The task
Copy out each of the rows below word for word.

Material provided
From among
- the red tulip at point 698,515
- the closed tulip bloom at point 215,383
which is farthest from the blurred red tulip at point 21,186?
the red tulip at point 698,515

Result below
From among
- the red tulip at point 698,515
- the closed tulip bloom at point 215,383
which is farthest from the blurred red tulip at point 21,186?
the red tulip at point 698,515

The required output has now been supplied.